Most women with fibroids have no problems.
In other cases, fibroids can cause heavy menstrual bleeding or menstrual cramps or both.
If they are large, you can sometimes feel them in your abdomen or when the doctor examines you. Sometimes, they can put pressure on the surrounding organs like the bladder or the kidneys, giving rise to difficulty in voiding.
Some women may have problems in conceiving.
5.Who is most likely to have fibroids?
Fibroids are most common in women aged 30-40 years, but they can occur at any age. Fibroids occur more often in African American women than in white women. They also seem to occur at a younger age and grow more quickly in African American women.
6. How are fibroids diagnosed?
They can be found either by clinical examination or by ultrasound scanning.
7. How are fibroids treated?
a.

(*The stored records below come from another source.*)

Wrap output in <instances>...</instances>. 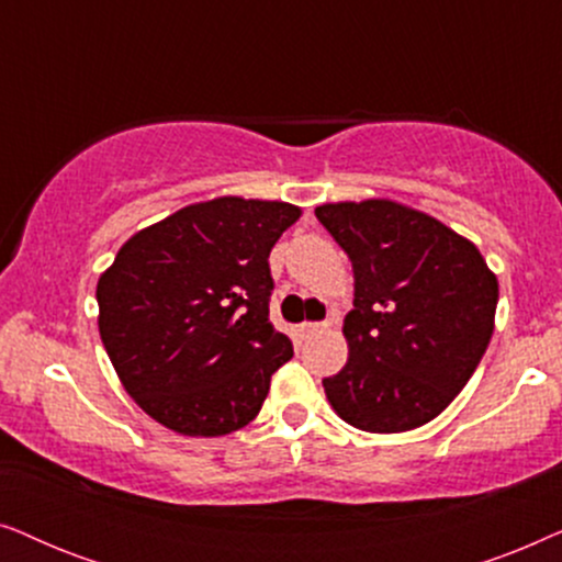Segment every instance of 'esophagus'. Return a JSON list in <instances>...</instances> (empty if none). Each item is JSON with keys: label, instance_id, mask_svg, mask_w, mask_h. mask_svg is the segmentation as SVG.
Masks as SVG:
<instances>
[{"label": "esophagus", "instance_id": "34e87169", "mask_svg": "<svg viewBox=\"0 0 562 562\" xmlns=\"http://www.w3.org/2000/svg\"><path fill=\"white\" fill-rule=\"evenodd\" d=\"M329 322H304L302 325V335L310 337V335H317L322 329H327Z\"/></svg>", "mask_w": 562, "mask_h": 562}]
</instances>
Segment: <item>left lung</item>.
Listing matches in <instances>:
<instances>
[{
    "label": "left lung",
    "instance_id": "8db88e82",
    "mask_svg": "<svg viewBox=\"0 0 562 562\" xmlns=\"http://www.w3.org/2000/svg\"><path fill=\"white\" fill-rule=\"evenodd\" d=\"M356 276L348 363L325 383L333 409L366 432L427 425L479 368L498 281L465 237L386 199L314 210Z\"/></svg>",
    "mask_w": 562,
    "mask_h": 562
}]
</instances>
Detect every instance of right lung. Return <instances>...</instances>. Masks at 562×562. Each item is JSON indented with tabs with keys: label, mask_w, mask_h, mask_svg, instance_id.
<instances>
[{
	"label": "right lung",
	"mask_w": 562,
	"mask_h": 562,
	"mask_svg": "<svg viewBox=\"0 0 562 562\" xmlns=\"http://www.w3.org/2000/svg\"><path fill=\"white\" fill-rule=\"evenodd\" d=\"M299 206L222 196L122 245L97 283L99 335L122 386L160 425L220 437L256 419L294 348L268 319V256Z\"/></svg>",
	"instance_id": "obj_1"
}]
</instances>
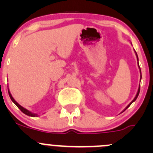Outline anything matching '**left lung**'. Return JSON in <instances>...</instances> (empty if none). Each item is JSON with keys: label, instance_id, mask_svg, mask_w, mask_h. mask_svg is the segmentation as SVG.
<instances>
[{"label": "left lung", "instance_id": "8db88e82", "mask_svg": "<svg viewBox=\"0 0 153 153\" xmlns=\"http://www.w3.org/2000/svg\"><path fill=\"white\" fill-rule=\"evenodd\" d=\"M135 53H136V52H135ZM136 55H137V53H136ZM137 58H138V55H137ZM138 67H139V64H138ZM139 68H140V67H139ZM140 71H141V69H140ZM139 92H140V87H139V88H138V92H137V95H136V96H135V98H134V99H133V100H132V102H131V103H130V104H129V105H128L127 106H126V109H127V108H128V107H129V106H130V105H131V104H132V102H134V101H135V100H136V98H138V95H139ZM125 109H124V110H125Z\"/></svg>", "mask_w": 153, "mask_h": 153}]
</instances>
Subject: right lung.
Masks as SVG:
<instances>
[{
    "instance_id": "add662e5",
    "label": "right lung",
    "mask_w": 153,
    "mask_h": 153,
    "mask_svg": "<svg viewBox=\"0 0 153 153\" xmlns=\"http://www.w3.org/2000/svg\"><path fill=\"white\" fill-rule=\"evenodd\" d=\"M8 92H9V95H10V98H11V100H12V102H13L14 104H15V105H16L17 106H18V108H19L20 109H21V112H24V114H26V115H29V116H32V117H35V116H36V115H35V114L32 113V112H29V111L27 110V109H24V107H22V106H21V105H19V104H18V103H17L16 101H15V99H14V98H12V95H11V94H10V91H8Z\"/></svg>"
}]
</instances>
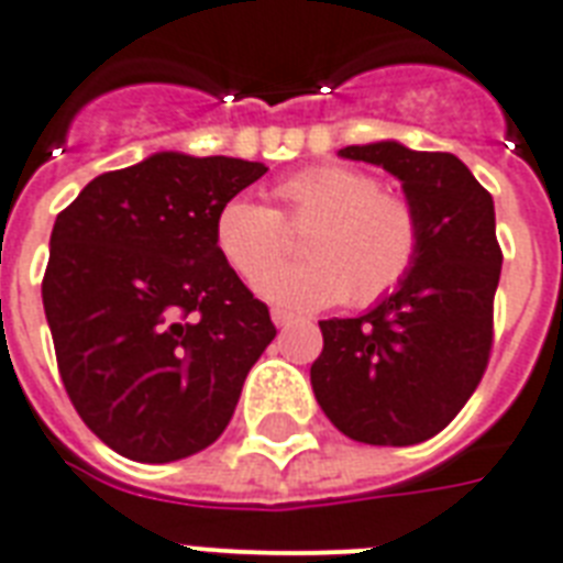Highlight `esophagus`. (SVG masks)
Here are the masks:
<instances>
[{
	"label": "esophagus",
	"instance_id": "esophagus-1",
	"mask_svg": "<svg viewBox=\"0 0 563 563\" xmlns=\"http://www.w3.org/2000/svg\"><path fill=\"white\" fill-rule=\"evenodd\" d=\"M272 321L277 328H289V324H295V316L286 310H272Z\"/></svg>",
	"mask_w": 563,
	"mask_h": 563
}]
</instances>
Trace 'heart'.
<instances>
[{"label":"heart","mask_w":563,"mask_h":563,"mask_svg":"<svg viewBox=\"0 0 563 563\" xmlns=\"http://www.w3.org/2000/svg\"><path fill=\"white\" fill-rule=\"evenodd\" d=\"M274 200L280 209L251 197L224 200L214 214L212 239L218 256L253 283L282 258L285 231L310 225L301 240L308 263L267 271L256 283V291L280 307L321 310L345 298L354 307H372L410 277L422 253L416 206L380 191V183L357 167L298 170L274 186Z\"/></svg>","instance_id":"1"}]
</instances>
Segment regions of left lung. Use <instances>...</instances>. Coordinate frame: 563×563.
<instances>
[{"label":"left lung","instance_id":"obj_1","mask_svg":"<svg viewBox=\"0 0 563 563\" xmlns=\"http://www.w3.org/2000/svg\"><path fill=\"white\" fill-rule=\"evenodd\" d=\"M339 156L401 179L422 221V253L368 312L319 321L324 349L310 368L312 393L357 443H422L461 413L490 360L501 274L493 197L452 153L375 141Z\"/></svg>","mask_w":563,"mask_h":563}]
</instances>
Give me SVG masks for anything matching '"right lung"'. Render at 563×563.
Here are the masks:
<instances>
[{
    "instance_id": "right-lung-1",
    "label": "right lung",
    "mask_w": 563,
    "mask_h": 563,
    "mask_svg": "<svg viewBox=\"0 0 563 563\" xmlns=\"http://www.w3.org/2000/svg\"><path fill=\"white\" fill-rule=\"evenodd\" d=\"M265 170L165 150L100 174L55 218L43 310L58 372L81 422L129 461L212 445L277 336L212 239L221 203Z\"/></svg>"
}]
</instances>
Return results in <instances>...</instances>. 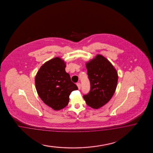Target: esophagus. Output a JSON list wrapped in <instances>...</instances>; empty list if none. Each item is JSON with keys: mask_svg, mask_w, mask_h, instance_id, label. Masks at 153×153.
I'll return each instance as SVG.
<instances>
[{"mask_svg": "<svg viewBox=\"0 0 153 153\" xmlns=\"http://www.w3.org/2000/svg\"><path fill=\"white\" fill-rule=\"evenodd\" d=\"M77 87H78V88H79V90L81 88V83H79V82H78V83H77Z\"/></svg>", "mask_w": 153, "mask_h": 153, "instance_id": "34e87169", "label": "esophagus"}]
</instances>
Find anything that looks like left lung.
<instances>
[{
	"label": "left lung",
	"mask_w": 153,
	"mask_h": 153,
	"mask_svg": "<svg viewBox=\"0 0 153 153\" xmlns=\"http://www.w3.org/2000/svg\"><path fill=\"white\" fill-rule=\"evenodd\" d=\"M86 68L90 90L83 97L88 106L98 109L107 104L115 93L118 74L111 62L101 55L88 62Z\"/></svg>",
	"instance_id": "obj_1"
}]
</instances>
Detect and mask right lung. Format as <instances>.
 <instances>
[{
	"label": "right lung",
	"mask_w": 153,
	"mask_h": 153,
	"mask_svg": "<svg viewBox=\"0 0 153 153\" xmlns=\"http://www.w3.org/2000/svg\"><path fill=\"white\" fill-rule=\"evenodd\" d=\"M65 63L56 57L42 65L35 77L37 94L43 102L58 111L66 107L72 91L78 90L65 72Z\"/></svg>",
	"instance_id": "obj_1"
}]
</instances>
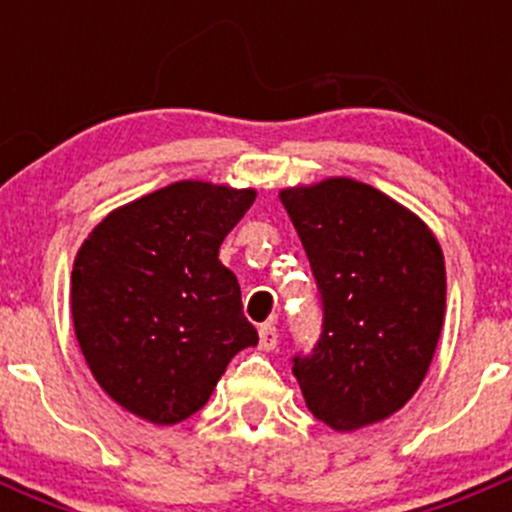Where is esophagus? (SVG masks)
Here are the masks:
<instances>
[{
	"label": "esophagus",
	"instance_id": "34e87169",
	"mask_svg": "<svg viewBox=\"0 0 512 512\" xmlns=\"http://www.w3.org/2000/svg\"><path fill=\"white\" fill-rule=\"evenodd\" d=\"M277 347V327L275 324H262L260 327V349L272 352Z\"/></svg>",
	"mask_w": 512,
	"mask_h": 512
}]
</instances>
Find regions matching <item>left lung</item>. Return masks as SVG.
I'll use <instances>...</instances> for the list:
<instances>
[{
    "label": "left lung",
    "mask_w": 512,
    "mask_h": 512,
    "mask_svg": "<svg viewBox=\"0 0 512 512\" xmlns=\"http://www.w3.org/2000/svg\"><path fill=\"white\" fill-rule=\"evenodd\" d=\"M322 294V337L294 356L307 409L356 431L421 386L446 312V265L418 215L352 178L280 190Z\"/></svg>",
    "instance_id": "left-lung-1"
}]
</instances>
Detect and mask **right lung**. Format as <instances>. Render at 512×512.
<instances>
[{
    "mask_svg": "<svg viewBox=\"0 0 512 512\" xmlns=\"http://www.w3.org/2000/svg\"><path fill=\"white\" fill-rule=\"evenodd\" d=\"M255 195L180 180L108 213L76 252V339L98 386L133 416L185 421L232 356L257 344L237 277L218 260Z\"/></svg>",
    "mask_w": 512,
    "mask_h": 512,
    "instance_id": "right-lung-1",
    "label": "right lung"
}]
</instances>
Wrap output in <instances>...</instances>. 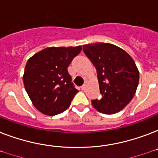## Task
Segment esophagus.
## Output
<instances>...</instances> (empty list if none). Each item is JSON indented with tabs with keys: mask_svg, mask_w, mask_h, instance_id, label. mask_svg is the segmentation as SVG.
I'll list each match as a JSON object with an SVG mask.
<instances>
[{
	"mask_svg": "<svg viewBox=\"0 0 158 158\" xmlns=\"http://www.w3.org/2000/svg\"><path fill=\"white\" fill-rule=\"evenodd\" d=\"M86 86H87V84H84V85H83V86L81 87V89H83V90H84V89H86Z\"/></svg>",
	"mask_w": 158,
	"mask_h": 158,
	"instance_id": "34e87169",
	"label": "esophagus"
}]
</instances>
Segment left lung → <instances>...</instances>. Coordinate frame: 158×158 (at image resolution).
I'll use <instances>...</instances> for the list:
<instances>
[{
  "label": "left lung",
  "mask_w": 158,
  "mask_h": 158,
  "mask_svg": "<svg viewBox=\"0 0 158 158\" xmlns=\"http://www.w3.org/2000/svg\"><path fill=\"white\" fill-rule=\"evenodd\" d=\"M83 50L96 68L102 94L101 99L92 101L93 106L103 114L123 110L135 96L139 79L132 57L110 43L86 44Z\"/></svg>",
  "instance_id": "8db88e82"
}]
</instances>
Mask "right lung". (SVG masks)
<instances>
[{"mask_svg": "<svg viewBox=\"0 0 158 158\" xmlns=\"http://www.w3.org/2000/svg\"><path fill=\"white\" fill-rule=\"evenodd\" d=\"M81 50V46L52 47L27 61L23 76L24 88L33 106L44 115L52 116L63 112L79 92L67 68Z\"/></svg>", "mask_w": 158, "mask_h": 158, "instance_id": "add662e5", "label": "right lung"}]
</instances>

Do nothing-
If the fibroids are not giving any problems, the doctor may advise that all you need to do is to be checked up regularly to monitor any changes in the size.
b. Medication –
This can be given to shrink the size of the fibroids but does not make them disappear. This is usually given before an operation so that surgery will be less difficult. This is not a long term solution.
Medication such as GnRH agonists can also be given temporarily to control the symptoms such as painful or heavy period.
Currently, there is a medical treatment with ulipristal acetate that can be used to shrink fibroids but this is not permanent.
c. Surgery is offered when symptom is not controlled with medication or fibroids are too big/ growing too quickly.
There are two types of operation:
If the woman still wants to conceive, then the fibroid will be removed only (myomectomy). This can be done laparoscopically or by abdominal approach. If the woman has completed her family and is having lots of problems with the fibroids, then the womb is removed (hysterectomy). This is done laparoscopically or by abdominal approach.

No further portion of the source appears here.